▸ **Trecho fornecido**
· · · · · · ·
Concordo com o disse quando fala que se o sujeito não agregou nada em seu trabalho por dois, porque haveria de merecer aumento, porém, gostaria de levantar um ponto de vista aqui: será que o sujeito não ficou esperando uma oportunidade dada a ele de mostrar/provar seu valor, mas que nunca aconteceu? De fato, se o sujeito não evolui, não oferece mais, não há porque argumentar aumento de salário. Agora, parece uma “trava” que as empresas praticam com alguns funcionários, não os deixando ir a frente em suas carreiras, simplesmente porque eles “são bons no que fazem e se precisa que fiquem exatamente onde estão”. Desculpe, tenho exemplos pessoais justamente de situações como a que expôs aqui, e os fatos que posso apurar, me levam a concluir que: se a empresa não quiser que você progrida, você não vai progredir, consequentemente, isso justifica sua impossibilidade de negociar qualquer reajuste. Você fica de pés e mãos atadas, porque muitas vezes você gosta do que faz, mas tem uma “trava” na sua vida…. A saída? procurar outro emprego, mudar de setor…
Em todo caso, mais um belo artigo!!!
ligiafascioni
Oi, Alessandro!
Mas se a empresa não quer que a pessoa evolua e ela quer o contrário, não pode ficar “esperando” uma oportunidade. A vida é muito curta para esperar. Ou a pessoa cria a oportunidade ou então….cria a oportunidade. Seja na empresa ou em qualquer outro lugar. O que não dá é para colocar a responsabilidade da evolução da carreira da gente nas mãos de terceiros e depois reclamar que o terceiro não está interessado. Nós somos os únicos interessados na nossa carreira; temos que fazê-la andar.
Há algumas décadas, mudar de empresa ou setor era um sacrilégio; hoje é prática comum. É bom as empresas ficarem ligadas….
· · · · · · ·
▸ **Dados do conjunto**

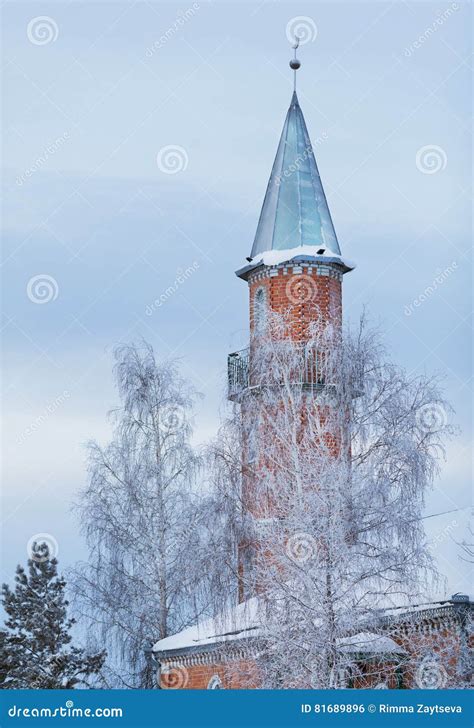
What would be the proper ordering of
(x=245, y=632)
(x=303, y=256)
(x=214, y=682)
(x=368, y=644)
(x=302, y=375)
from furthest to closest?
· · · · · · ·
▸ **Lista de tarefas**
1. No trecho sobre carreira, que saída o primeiro comentário aponta para quem sente uma "trava" na carreira?
2. Traduza para o inglês esta frase do trecho sobre carreira: "Há algumas décadas, mudar de empresa ou setor era um sacrilégio; hoje é prática comum."
3. Prossiga o trecho sobre carreira a partir da última frase.

▸ **Respostas por tarefa**
1. Procurar outro emprego ou mudar de setor.

2. A few decades ago, changing companies or fields was a sacrilege; today it is common practice.

3.
Abraços e sucesso!!
mari
Estou acompanhando as suas postagens. Tenho gostado bastante. Um abraço, Mari.
ligiafascioni
Que legal! Também estou amando seu Instagram 🙂
Outro abraço, Mari <3
Aldo Rocha
Discordo completamente do POST, vou argumentar utilizando a “hierarquia das necessidades” proposta por Maslow, tentarei não me estender muito no comentário.
Saiba que todo profissional busca o alto dessa pirâmide, que é a REALIZAÇÃO PESSOAL, creio que até você mesmo com esse tipo de pensamento exposto no texto busca isso, antes do topo as necessidades mais básicas devem ser satisfeitas, e o salário faz parte do degrau que proporciona a SEGURANÇA.
Se o profissional está fazendo seu trabalho melhor do que poderia ser feito, tem buscado qualificação e isso tem influenciado em seu desempenho, ele tem todo direito de exigir uma contra partida da empresa (nesse caso o aumento), isso se chama prova de RECONHECIMENTO, e todos nós precisamos.
O seu post vai de encontra todas as questões relacionadas à retenção de talentos.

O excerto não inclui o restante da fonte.